[Editors note: Today marks the 75th anniversary of the beginning of one of the most cruel and ruthless genocides of the 20th century and one that has been largely forgotten. However VT has reported at length on this issue in the past:
Jasenovac was Croatia’s largest death camp. It was a network of several sub-camps, established in August 1941. It certainly was a death camp, since the plan was to exterminate all its inmates.
In Jasenovac the Ustasha guards competed in killing contests, on an artisanal level. The Croat Ustashas, the military wing of a clerical party whose symbol was the knife and crucifix, appeared to enjoy the burdensome labor of manual killing; they took pride in saving bullets, as they killed their enemies. They used knives, hammers, axes. Occasionally they used saws.
The number of people murdered in the Jasenovac death camp system is unknown. Hundreds of thousands of Serbs perished there, together with Jews, Gypsies, Croat partisans, and other Croat opponents of the Ustasha regime.

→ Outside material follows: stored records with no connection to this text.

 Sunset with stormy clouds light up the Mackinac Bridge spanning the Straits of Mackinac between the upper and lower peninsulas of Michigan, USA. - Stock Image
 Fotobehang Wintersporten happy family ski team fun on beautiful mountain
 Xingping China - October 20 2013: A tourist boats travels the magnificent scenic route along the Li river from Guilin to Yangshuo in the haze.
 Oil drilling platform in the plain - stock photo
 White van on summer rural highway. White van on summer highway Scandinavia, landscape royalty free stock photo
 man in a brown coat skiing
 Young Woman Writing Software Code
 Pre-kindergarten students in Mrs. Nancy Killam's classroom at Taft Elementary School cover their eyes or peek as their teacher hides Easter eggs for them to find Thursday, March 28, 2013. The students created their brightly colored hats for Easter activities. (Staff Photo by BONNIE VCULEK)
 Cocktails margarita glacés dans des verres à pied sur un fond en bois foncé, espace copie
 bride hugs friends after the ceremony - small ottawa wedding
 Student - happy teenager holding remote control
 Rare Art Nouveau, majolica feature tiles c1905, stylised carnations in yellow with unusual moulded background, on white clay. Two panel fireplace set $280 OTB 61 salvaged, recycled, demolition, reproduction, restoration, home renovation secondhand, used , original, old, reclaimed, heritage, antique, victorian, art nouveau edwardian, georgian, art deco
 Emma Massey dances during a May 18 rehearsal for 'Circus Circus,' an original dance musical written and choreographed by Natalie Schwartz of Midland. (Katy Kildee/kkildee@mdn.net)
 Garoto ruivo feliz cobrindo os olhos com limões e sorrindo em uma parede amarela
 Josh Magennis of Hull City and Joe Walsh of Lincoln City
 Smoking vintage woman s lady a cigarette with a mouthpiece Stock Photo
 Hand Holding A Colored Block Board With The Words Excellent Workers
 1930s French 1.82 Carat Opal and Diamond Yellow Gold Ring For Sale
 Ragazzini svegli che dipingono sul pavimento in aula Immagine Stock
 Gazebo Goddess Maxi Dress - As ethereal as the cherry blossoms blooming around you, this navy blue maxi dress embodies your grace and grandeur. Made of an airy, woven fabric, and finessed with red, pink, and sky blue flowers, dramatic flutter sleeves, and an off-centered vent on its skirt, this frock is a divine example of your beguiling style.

The event is held at the Memorial Area Donja Gradina to mark 75 years since the beginning of the genocide against Serbs, Jews and Roma in the death camp Jasenovac, the Serbian government announced on its website.
Donja Gradina is located on the right bank of the Sava River and is now in the Serb Republic (RS) – the Serb entity of Bosnia-Herzegovina. During the Second World War, it was controlled by the Nazi-allied Independent State of Croatia (NDH), whose Ustasha regime operated the death camps.
Serbian Prime Minister Aleksandar Vucic and RS President Milorad Dodik will both speak at the event.
The commemoration will also be attended by representatives of the two governments, the Serbian National Assembly, the RS Assembly, and other state organs, the Serbian Orthodox Church, the Alliance of Jewish Communities, the Roma national minority, and other associations and citizens.
The Independent State of Croatia’s system of concentration camps, headquartered in Jasenovac, was established on August 21, 1941. Around 700,000 people were killed there, mostly Serbs, Jews, and Roma.